◆ Directions for this task:
Search the records for the string "carotene" and copy every line where it turns up.

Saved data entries
%%
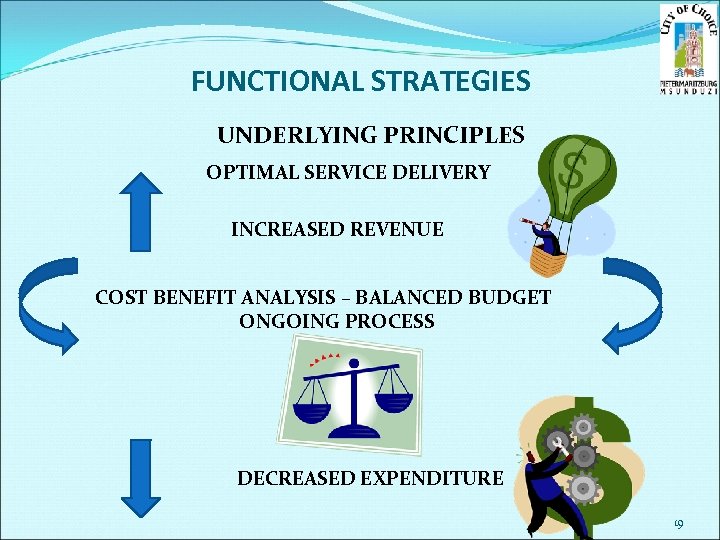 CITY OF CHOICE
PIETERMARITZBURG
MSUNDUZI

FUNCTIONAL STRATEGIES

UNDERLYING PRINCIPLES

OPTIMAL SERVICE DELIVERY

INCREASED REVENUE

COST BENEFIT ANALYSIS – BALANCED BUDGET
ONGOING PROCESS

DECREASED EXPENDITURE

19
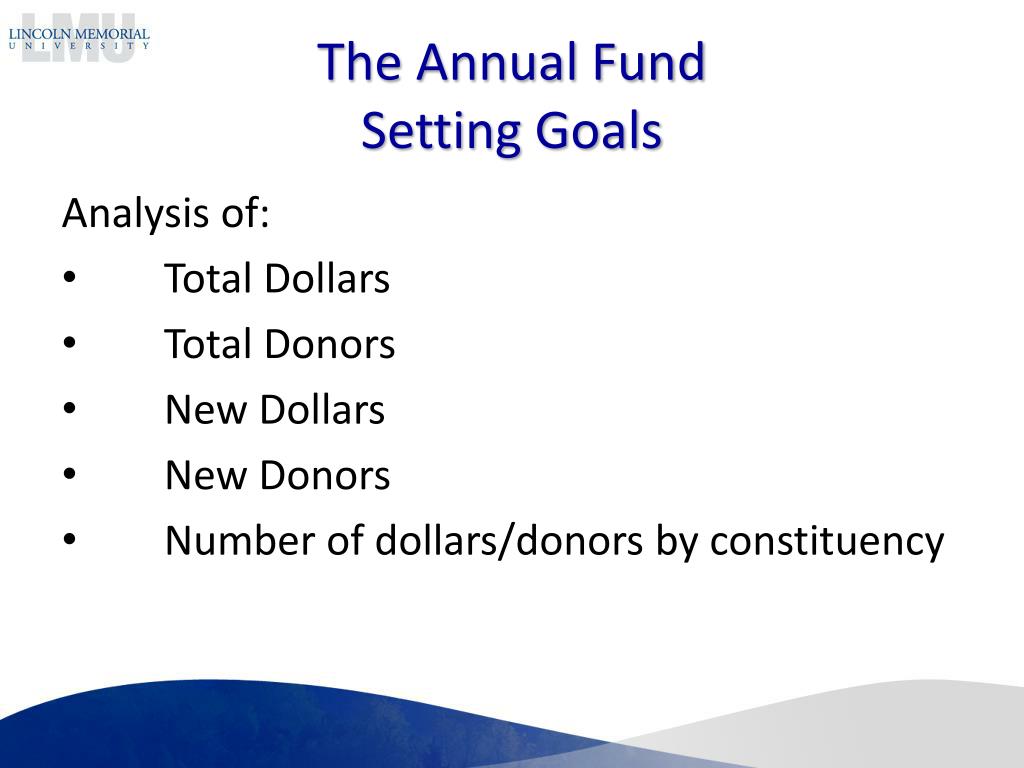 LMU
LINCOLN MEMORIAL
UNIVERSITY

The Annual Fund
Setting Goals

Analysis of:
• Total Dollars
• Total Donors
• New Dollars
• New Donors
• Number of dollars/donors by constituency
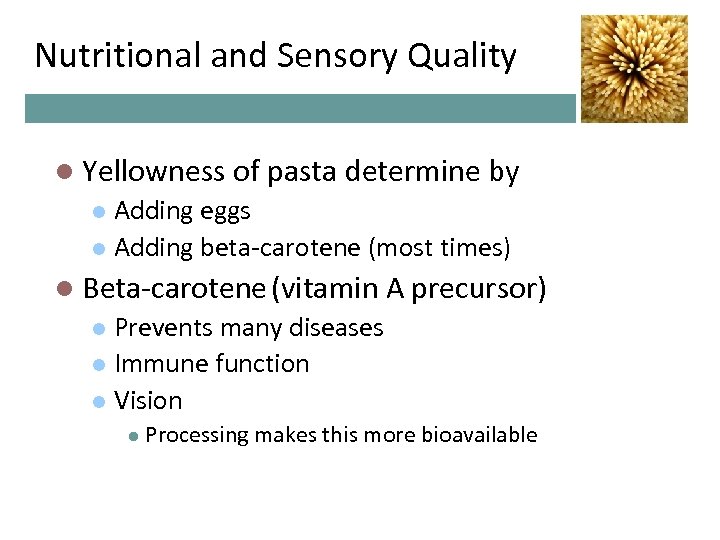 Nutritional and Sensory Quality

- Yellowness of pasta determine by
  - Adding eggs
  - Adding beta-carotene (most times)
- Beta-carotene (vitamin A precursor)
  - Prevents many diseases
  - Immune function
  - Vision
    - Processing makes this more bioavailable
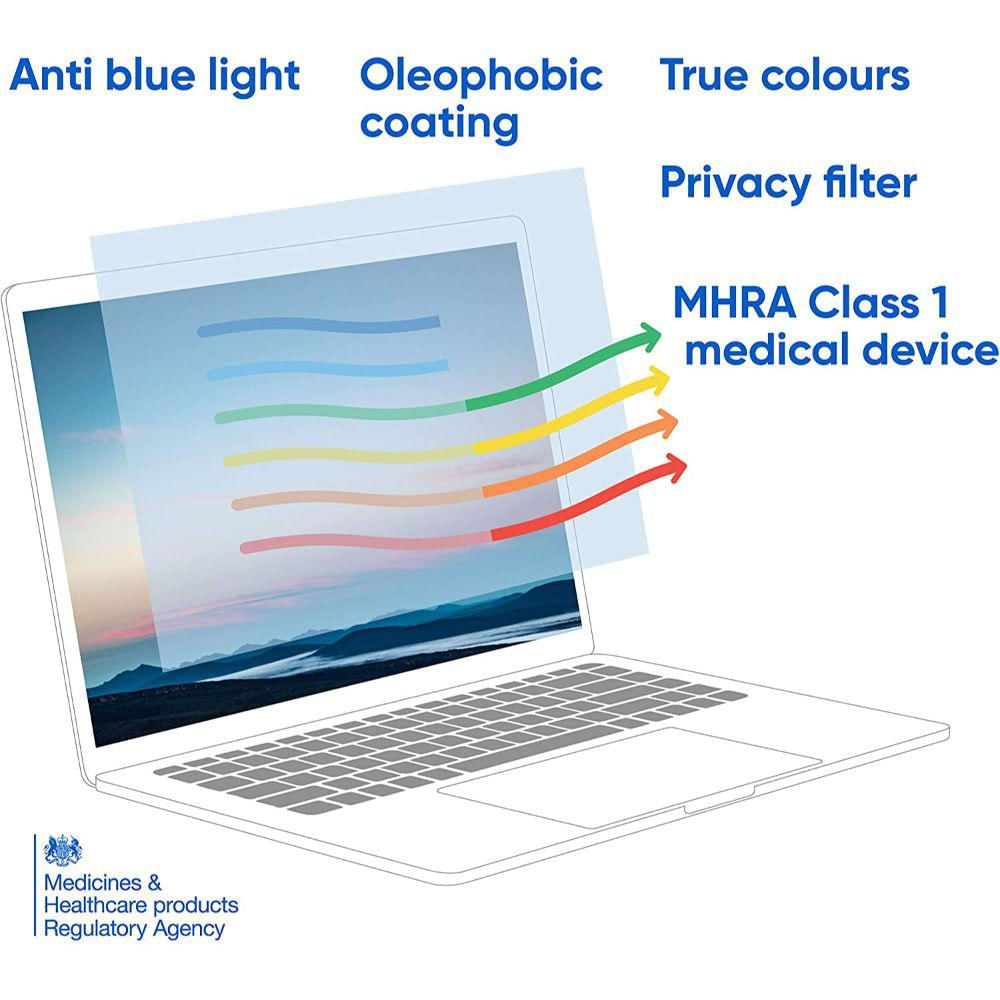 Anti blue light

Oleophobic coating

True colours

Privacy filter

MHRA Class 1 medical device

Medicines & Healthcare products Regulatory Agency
%%
◆ Written response:
  - Adding beta-carotene (most times)
- Beta-carotene (vitamin A precursor)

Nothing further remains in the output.